───── Provided data

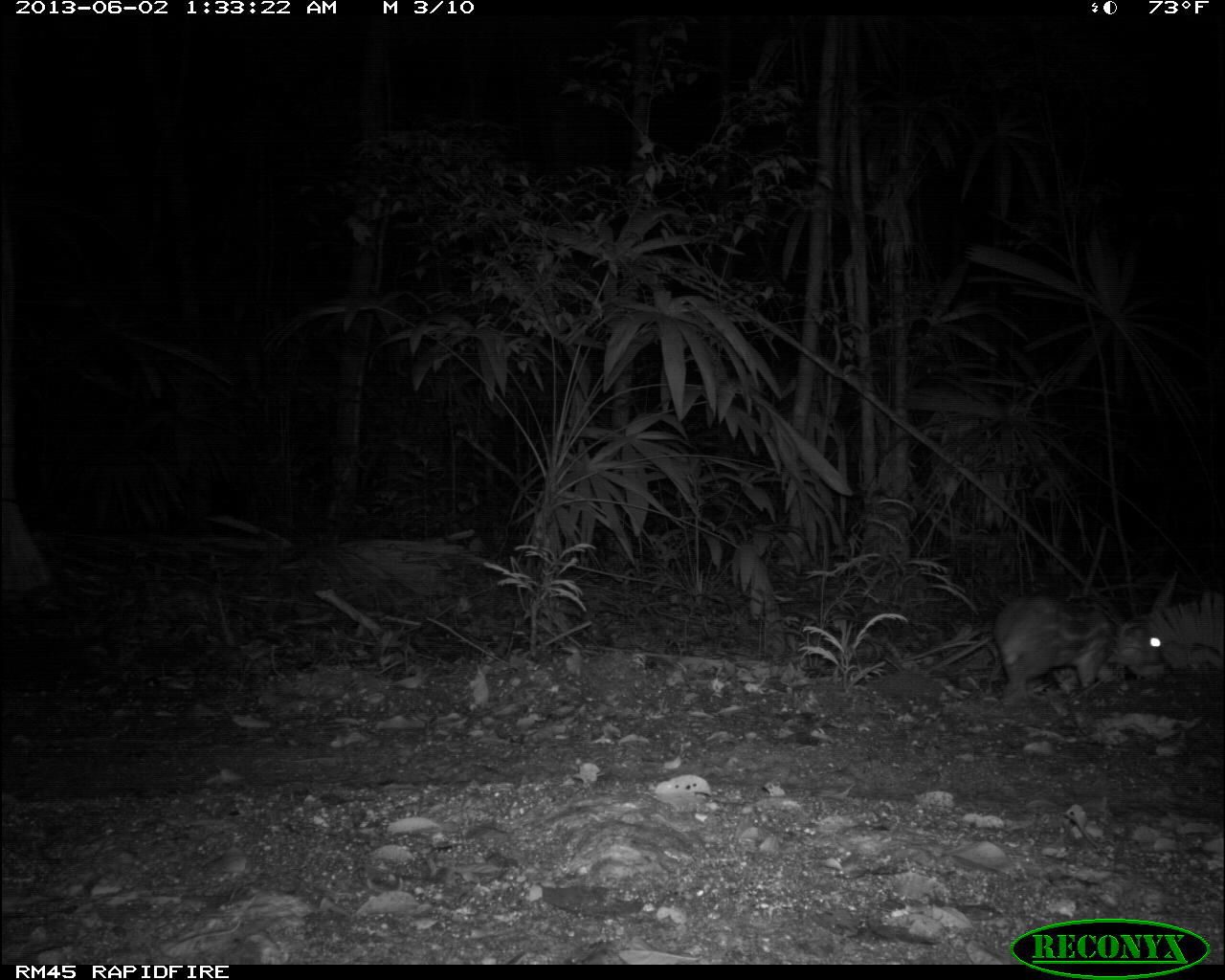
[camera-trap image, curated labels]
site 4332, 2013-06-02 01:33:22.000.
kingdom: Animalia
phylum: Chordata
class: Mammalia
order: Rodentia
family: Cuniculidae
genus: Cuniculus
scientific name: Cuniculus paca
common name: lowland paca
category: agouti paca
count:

──────────

Task:
In the entries above, find each line with the word "paca" and return it.

Answer box:
scientific name: Cuniculus paca
common name: lowland paca
category: agouti paca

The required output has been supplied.